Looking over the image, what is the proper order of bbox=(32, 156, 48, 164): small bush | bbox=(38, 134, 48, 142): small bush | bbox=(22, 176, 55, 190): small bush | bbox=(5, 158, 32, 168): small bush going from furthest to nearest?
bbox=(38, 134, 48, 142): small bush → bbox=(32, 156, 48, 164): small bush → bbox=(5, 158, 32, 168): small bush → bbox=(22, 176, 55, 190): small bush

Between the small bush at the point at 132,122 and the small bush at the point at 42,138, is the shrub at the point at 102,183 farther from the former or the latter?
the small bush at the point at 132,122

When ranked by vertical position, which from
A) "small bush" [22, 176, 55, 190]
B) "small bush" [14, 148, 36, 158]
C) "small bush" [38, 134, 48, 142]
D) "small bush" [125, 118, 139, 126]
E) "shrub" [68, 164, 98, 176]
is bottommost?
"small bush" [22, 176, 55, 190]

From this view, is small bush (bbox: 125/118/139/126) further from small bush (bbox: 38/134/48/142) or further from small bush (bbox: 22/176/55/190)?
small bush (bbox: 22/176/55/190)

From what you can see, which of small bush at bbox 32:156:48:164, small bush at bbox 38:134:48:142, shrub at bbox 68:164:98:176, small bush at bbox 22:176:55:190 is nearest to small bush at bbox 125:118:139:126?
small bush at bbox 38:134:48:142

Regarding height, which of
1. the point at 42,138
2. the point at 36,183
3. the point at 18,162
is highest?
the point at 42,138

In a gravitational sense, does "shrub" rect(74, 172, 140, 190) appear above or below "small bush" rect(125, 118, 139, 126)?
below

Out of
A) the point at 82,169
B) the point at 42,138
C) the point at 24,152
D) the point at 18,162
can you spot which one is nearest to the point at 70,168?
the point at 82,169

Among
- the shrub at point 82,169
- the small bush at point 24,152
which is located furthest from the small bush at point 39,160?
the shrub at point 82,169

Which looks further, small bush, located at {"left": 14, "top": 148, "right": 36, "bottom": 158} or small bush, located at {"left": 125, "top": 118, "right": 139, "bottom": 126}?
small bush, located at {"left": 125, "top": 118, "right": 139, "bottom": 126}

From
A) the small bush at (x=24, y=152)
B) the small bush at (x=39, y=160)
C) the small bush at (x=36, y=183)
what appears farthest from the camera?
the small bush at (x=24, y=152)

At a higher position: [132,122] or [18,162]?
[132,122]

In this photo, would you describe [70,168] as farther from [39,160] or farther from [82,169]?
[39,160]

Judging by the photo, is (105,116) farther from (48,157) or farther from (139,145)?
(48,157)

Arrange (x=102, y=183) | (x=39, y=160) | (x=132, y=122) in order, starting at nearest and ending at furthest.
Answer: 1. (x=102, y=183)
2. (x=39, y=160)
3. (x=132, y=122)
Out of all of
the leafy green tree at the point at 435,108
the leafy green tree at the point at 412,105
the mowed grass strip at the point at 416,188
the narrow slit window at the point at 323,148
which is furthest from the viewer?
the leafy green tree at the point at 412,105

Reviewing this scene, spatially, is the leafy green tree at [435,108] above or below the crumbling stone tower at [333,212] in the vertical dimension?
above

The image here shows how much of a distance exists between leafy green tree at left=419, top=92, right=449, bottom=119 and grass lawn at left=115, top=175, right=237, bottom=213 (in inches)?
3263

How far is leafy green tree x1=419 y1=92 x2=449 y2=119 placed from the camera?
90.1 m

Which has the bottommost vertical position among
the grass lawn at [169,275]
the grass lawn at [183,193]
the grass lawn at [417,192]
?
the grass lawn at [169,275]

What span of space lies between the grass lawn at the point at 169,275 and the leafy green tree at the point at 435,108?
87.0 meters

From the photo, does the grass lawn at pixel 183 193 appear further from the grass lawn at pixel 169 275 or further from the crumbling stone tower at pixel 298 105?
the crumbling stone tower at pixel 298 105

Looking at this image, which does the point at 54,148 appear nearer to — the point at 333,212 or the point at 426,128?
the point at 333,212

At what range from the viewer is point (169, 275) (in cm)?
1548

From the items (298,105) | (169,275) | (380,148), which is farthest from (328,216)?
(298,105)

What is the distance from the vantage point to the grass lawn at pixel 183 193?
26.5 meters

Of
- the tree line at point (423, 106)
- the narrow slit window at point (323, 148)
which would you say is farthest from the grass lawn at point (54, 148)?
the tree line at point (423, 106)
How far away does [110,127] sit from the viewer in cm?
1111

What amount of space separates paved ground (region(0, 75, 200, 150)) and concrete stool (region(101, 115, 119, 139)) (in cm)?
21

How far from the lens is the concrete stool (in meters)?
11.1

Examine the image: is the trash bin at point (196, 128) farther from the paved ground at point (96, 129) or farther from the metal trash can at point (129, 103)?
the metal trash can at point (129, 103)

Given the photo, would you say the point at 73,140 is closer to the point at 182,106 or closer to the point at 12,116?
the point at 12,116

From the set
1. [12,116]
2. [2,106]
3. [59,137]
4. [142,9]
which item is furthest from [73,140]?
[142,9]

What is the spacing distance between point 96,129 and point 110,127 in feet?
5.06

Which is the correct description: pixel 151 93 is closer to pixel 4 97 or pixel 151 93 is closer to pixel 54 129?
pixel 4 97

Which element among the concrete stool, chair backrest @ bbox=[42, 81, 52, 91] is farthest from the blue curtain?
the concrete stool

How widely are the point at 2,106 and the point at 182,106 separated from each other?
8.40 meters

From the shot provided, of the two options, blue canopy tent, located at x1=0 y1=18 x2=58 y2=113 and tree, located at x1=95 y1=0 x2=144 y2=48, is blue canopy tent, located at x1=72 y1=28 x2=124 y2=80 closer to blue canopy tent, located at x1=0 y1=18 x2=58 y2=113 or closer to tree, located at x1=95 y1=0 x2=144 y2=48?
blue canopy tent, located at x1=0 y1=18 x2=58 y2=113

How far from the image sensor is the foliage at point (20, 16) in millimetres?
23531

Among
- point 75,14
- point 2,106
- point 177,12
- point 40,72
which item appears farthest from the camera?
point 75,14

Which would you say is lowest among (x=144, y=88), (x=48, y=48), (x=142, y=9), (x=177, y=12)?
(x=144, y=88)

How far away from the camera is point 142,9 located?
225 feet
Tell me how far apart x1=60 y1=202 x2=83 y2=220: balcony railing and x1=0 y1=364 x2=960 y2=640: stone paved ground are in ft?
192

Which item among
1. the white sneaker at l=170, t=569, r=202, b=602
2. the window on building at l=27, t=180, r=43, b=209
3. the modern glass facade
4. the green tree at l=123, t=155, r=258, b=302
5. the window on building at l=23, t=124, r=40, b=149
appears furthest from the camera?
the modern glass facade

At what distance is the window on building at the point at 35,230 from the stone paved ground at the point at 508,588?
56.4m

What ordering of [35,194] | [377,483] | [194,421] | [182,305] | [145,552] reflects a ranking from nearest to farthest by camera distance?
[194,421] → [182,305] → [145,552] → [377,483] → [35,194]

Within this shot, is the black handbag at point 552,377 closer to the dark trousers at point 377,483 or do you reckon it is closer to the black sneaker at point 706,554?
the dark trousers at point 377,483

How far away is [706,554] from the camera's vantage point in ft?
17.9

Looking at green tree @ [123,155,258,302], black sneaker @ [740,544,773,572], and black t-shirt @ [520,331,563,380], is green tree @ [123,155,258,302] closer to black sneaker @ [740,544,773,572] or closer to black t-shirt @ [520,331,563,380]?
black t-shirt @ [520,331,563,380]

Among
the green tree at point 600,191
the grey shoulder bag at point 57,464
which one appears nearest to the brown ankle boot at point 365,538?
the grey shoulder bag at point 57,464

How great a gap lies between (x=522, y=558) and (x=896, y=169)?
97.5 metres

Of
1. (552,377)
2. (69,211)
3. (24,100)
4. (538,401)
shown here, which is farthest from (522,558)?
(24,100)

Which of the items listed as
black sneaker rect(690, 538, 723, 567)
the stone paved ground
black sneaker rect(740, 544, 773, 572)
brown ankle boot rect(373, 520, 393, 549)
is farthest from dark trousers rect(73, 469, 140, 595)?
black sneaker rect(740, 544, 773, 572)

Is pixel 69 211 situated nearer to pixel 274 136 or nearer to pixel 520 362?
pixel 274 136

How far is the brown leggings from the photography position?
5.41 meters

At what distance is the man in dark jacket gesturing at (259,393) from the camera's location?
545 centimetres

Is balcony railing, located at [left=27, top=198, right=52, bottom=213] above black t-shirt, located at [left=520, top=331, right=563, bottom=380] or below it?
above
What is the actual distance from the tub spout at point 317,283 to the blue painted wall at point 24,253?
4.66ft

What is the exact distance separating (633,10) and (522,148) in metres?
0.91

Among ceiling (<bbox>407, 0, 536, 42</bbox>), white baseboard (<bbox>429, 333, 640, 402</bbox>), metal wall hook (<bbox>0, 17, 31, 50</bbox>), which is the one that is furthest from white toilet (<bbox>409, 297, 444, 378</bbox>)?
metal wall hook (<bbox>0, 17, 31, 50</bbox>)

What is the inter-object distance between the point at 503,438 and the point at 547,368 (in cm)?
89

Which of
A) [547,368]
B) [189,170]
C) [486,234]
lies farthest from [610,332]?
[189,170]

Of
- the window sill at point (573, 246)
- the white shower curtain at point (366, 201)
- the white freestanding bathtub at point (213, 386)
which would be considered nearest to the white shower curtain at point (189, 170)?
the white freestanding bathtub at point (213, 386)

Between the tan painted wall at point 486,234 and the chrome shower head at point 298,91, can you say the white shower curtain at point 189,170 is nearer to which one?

# # # #

What you have to do:
Please rewrite the listing from the line with "Is pixel 69" to the line with "545 centimetres", replacing "photography position" with "camera position" and leaving everything else unchanged.

The completed task:
Is pixel 69 211 situated nearer to pixel 274 136 or nearer to pixel 520 362?
pixel 274 136

How far is the brown leggings from the camera position?
5.41 meters

At what distance is the man in dark jacket gesturing at (259,393) from the camera's location?
545 centimetres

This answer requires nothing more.